[Exercise]
Retype the listing exactly, so that the copy matches it line for line.

[Data excerpt]
/---
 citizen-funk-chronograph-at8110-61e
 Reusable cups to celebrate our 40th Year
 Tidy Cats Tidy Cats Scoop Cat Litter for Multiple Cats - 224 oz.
\---
[Solution]
 citizen-funk-chronograph-at8110-61e
 Reusable cups to celebrate our 40th Year
 Tidy Cats Tidy Cats Scoop Cat Litter for Multiple Cats - 224 oz.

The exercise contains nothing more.